11.2. The Separable case

In Support Vector Machine (SVM), we aim to find a linear decision boundary, but unlike Linear Discriminant Analysis (LDA) and logistic regression, our focus isn’t on modeling conditional or joint distributions. Instead, we are directly modeling the decision boundary.

11.2.1. The Max-Margin Problem

To illustrate this, let’s consider a scenario where we have two groups of points, and we want to create a linear decision boundary to separate them. Our goal is to maximize the separation, making the margin between the two groups as wide as possible.

../_images/w11_linear_sep_1.png

To achieve this, we introduce a solid blue line to separate the two groups of points, and we imagine creating parallel dashed lines on either side of it. We extend these dashed lines until they touch the green/red points on either side, creating a “margin” between them. This margin is essentially an “avenue” that separates the two groups, and we aim to maximize its width.

To formulate this problem mathematically, we start by representing the linear decision boundary (represented by the solid blue line) using coefficients, such as the slope \(\beta\) and the intercept \(\beta_0.\) However, \(\beta\) and \(\beta_0\) are not uniquely determined, as we can scale them or flip their signs and still have the same line. To address this, we take the following steps to fix these parameters.

  • We set the output labels \(y\) to be either +1 or -1. Then require \(y_i (\beta \cdot x_i + \beta_0)\) should always be positive.

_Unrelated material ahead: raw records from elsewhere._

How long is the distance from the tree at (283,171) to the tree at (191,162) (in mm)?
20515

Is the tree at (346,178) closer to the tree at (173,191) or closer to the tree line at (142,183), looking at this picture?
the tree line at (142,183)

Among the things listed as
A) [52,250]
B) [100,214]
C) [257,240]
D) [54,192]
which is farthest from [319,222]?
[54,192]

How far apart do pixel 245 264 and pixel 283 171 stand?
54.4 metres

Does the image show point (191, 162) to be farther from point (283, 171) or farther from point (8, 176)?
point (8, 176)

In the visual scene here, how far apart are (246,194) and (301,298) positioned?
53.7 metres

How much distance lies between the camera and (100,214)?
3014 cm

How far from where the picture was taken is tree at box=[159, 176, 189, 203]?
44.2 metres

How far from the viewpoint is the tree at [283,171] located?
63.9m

Here \(\beta \cdot x_i = \beta^t x_i\) represents the Euclidean inner product between two vectors.

  • We also need to fix the scale of \(\beta\) and \(\beta_0.\) To do this, we parameterize the two dashed lines on either side of the solid blue line as \(\beta \cdot x + \beta_0 = 1\) and \(\beta \cdot x + \beta_0 = -1\). This scaling fixes the magnitude of \(\beta.\)

../_images/w11_linear_sep_2.png

Next, our objective is to measure the margin or the width of the Avenue between the two groups of points. Note that the distance between the solid and dashed lines is half the width. Recognize that the slope parameter of the line \(\beta\) is orthogonal to both the solid and dashed lines.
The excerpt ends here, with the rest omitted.